US man killed in Andamans wanted to ‘blend’ with tribals, stay on their island
John Allen Chau, 27, was feared killed in North Sentinel Island, home to between 40 and 200 Sentinelese, the last known uncontacted tribe in the world.
American citizen John Allen Chau stripped down to black underpants in an attempt to blend with the Sentinelese tribe as one of their own when he went to the prohibited island for the second and last time on November 17, according to the deposition of the three fisherman who allegedly helped him sneak into the restricted territory.
Chau, 27, was feared killed in North Sentinel Island, home to between 40 and 200 Sentinelese, the last known uncontacted tribe in the world.
Officers familiar with the investigation said that the three fishermen, who have been arrested and are being interrogated by the Andaman police, said that Chau took a bag on the night of November 16 and hid it somewhere on the island. The bag contained his passport, clothes, belongings, first-aid kit, multi-vitamins and other essential items he brought from the US. This was perceptibly so that he could access the items without the Sentinelese knowing about them after he made contact with them the following morning.

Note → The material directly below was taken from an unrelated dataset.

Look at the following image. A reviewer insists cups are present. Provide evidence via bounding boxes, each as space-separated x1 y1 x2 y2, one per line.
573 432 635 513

The fishermen told the police that Chau believed he would gain the trust of the Sentinelese by dressing like them, and would in time show the items to the islanders. The fishermen said he wanted to stay in the island for “several months”. Police said that Chau told the fishermen that he had seen a video of the tribals curiously touching the clothes of officials from the only time a government team landed on the shores in the mid-1960s.
“We do not know what has happened to the packet Chau hid on the island,” said a senior police officer who asked not to be named.
“Maybe the Sentinelese found it and destroyed it. It is possible that the packet is still there. Chau feared he would be shot again and also kept items such as forceps, a safety pin, and medicine to stop bleeding and to help blood clot,” the officer added.
The three fishermen also told the police that the Sentinelese after shooting at Chau on November 16 (the arrow hit Chau’s Bible when he went to the island the first time) destroyed his Kayak, because of which he had to swim around 300m-400m to reach the boat where the fishermen were waiting.
In notes that Chau left behind on the boat on November 17 before going back to the island, he wrote that he had to swim over 300m back to the boat at night. “…I am scared, I don’t want to die. Would it be wiser to leave and let someone else take my place to continue and preach god’s message,” the note in the diary read.
The police team which has been conducting a recce of the prohibited island from the water returned on Monday afternoon and reported that a group of Sentinelese were hiding in the trees and keeping an eye on the police. The tribals, they said, seemed to have their own “police set-up” to keep an eye on outsiders.
Until Monday, the Andaman police, along with the Coast Guard, have done one aerial survey above the island and three trips near the island to try and figure out a way to retrieve Chau’s body without disturbing the Sentinelese.
Andaman Police chief Dependra Pathak confirmed the development. “Initially they were hiding and did not come to the beach. They are now on guard and have been spotted in groups watching the police teams,” he said.
Pathak said police are regularly holding meetings with anthropologists and experts to find a way of communicating with the Sentinelese.
“Though we have the statements of the three fishermen, we are recreating the scene of events to be crystal clear about how Chau landed on the beach. It is a challenging case, but we will make all attempts and work round the clock to retrieve Chau’s body,” he said.